Skip to main content

Overview

FastAPI provides a modern, high-performance framework for building ML model APIs with automatic validation, documentation, and type safety.

Implementation

API Structure

The FastAPI server (serving/fast_api.py) implements two endpoints:
serving/fast_api.py
from fastapi import FastAPI
from pydantic import BaseModel
from serving.predictor import Predictor

class Payload(BaseModel):
    text: List[str]

class Prediction(BaseModel):
    probs: List[List[float]]

app = FastAPI()
predictor = Predictor.default_from_model_registry()

@app.get("/health_check")
def health_check() -> str:
    return "ok"

@app.post("/predict", response_model=Prediction)
def predict(payload: Payload) -> Prediction:
    prediction = predictor.predict(text=payload.text)
    return Prediction(probs=prediction.tolist())

Request/Response Models

{
  "text": ["good", "bad"]
}
Payload schema:
  • text: List of strings to classify
  • Validated by Pydantic at runtime
  • Automatic error messages for invalid input
Prediction schema:
  • probs: List of probability distributions
  • Each inner list sums to 1.0
  • Length matches number of input texts

API Endpoints

Health Check

GET /health_check
Purpose: Kubernetes liveness/readiness probes Response:
"ok"

Task requirements:
In the FastAPI serving page, what purpose is given for the GET /health_check endpoint?

(Spatial reasoning lines)
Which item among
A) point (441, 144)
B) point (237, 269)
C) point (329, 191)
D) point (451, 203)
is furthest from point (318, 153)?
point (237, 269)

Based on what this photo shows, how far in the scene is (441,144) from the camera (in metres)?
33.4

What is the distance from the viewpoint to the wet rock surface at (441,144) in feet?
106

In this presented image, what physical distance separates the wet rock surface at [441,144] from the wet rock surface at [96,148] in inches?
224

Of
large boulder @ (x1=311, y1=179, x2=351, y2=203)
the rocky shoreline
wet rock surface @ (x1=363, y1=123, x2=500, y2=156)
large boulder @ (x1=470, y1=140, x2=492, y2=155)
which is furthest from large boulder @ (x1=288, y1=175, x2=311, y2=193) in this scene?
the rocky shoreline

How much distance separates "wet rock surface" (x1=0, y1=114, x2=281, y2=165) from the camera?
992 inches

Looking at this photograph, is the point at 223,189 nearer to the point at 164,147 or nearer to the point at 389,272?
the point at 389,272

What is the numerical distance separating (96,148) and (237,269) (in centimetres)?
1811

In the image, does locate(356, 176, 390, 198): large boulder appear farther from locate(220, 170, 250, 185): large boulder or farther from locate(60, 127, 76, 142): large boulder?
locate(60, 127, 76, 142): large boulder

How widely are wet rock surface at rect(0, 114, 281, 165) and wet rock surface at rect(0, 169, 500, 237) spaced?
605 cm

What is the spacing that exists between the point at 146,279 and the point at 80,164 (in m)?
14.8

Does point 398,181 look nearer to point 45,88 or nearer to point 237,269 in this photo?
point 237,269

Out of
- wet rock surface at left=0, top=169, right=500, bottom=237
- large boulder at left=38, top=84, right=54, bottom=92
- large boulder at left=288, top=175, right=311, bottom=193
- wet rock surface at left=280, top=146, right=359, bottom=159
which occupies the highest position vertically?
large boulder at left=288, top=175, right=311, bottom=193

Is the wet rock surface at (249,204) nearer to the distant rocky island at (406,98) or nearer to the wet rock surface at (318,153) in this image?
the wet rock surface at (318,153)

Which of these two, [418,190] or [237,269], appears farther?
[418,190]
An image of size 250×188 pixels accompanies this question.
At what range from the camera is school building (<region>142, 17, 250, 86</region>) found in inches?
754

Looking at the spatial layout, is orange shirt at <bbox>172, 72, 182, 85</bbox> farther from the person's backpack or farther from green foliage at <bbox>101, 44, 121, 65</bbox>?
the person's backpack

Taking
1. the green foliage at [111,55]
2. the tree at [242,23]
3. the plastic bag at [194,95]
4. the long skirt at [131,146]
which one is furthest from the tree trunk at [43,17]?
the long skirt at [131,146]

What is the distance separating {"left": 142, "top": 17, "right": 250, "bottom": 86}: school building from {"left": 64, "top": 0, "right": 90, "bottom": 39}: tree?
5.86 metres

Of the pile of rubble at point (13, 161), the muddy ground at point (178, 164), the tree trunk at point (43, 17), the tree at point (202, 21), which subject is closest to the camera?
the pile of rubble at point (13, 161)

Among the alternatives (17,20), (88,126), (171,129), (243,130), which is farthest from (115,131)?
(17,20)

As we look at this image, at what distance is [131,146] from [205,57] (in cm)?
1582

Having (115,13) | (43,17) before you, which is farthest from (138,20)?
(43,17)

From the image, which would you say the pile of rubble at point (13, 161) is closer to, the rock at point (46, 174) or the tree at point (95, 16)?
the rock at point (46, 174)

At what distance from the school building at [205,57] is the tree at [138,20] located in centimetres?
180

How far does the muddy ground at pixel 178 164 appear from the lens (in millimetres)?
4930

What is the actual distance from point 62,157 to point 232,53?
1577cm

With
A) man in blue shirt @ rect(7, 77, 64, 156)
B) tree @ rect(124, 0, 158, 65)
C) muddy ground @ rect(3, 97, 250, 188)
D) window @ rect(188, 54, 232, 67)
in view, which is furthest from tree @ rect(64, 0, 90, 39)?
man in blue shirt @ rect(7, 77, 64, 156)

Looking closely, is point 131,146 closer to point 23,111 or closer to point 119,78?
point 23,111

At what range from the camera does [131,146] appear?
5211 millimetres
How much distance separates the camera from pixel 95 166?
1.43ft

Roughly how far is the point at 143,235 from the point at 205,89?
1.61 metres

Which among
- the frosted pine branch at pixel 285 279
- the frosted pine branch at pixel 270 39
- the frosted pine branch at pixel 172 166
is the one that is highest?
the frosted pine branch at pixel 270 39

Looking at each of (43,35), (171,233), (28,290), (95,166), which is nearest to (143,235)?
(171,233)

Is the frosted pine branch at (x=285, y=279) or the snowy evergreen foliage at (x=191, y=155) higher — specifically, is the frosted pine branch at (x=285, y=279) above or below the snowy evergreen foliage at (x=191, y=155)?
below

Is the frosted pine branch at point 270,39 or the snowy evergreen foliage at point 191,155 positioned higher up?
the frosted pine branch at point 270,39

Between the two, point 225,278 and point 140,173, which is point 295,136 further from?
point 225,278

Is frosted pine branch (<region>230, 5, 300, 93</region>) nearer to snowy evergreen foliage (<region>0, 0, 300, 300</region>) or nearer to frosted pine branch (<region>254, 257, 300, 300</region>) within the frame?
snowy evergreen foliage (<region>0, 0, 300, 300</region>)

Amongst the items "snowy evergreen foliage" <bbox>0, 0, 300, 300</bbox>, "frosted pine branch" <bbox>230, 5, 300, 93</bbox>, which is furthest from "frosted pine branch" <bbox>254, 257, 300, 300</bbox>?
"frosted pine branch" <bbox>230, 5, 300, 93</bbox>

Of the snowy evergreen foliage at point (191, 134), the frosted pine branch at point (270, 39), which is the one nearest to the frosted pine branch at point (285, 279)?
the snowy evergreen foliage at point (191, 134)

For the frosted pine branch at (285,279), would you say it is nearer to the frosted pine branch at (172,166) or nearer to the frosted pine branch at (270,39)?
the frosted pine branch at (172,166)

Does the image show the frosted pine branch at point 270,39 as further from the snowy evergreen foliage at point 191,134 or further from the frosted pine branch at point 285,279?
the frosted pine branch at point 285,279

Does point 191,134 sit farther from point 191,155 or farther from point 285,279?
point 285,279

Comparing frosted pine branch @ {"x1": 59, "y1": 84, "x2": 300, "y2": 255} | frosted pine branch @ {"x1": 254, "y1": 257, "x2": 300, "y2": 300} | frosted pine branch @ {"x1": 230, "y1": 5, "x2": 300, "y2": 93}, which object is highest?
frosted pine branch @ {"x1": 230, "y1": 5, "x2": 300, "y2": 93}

Result:
It serves Kubernetes liveness/readiness probes.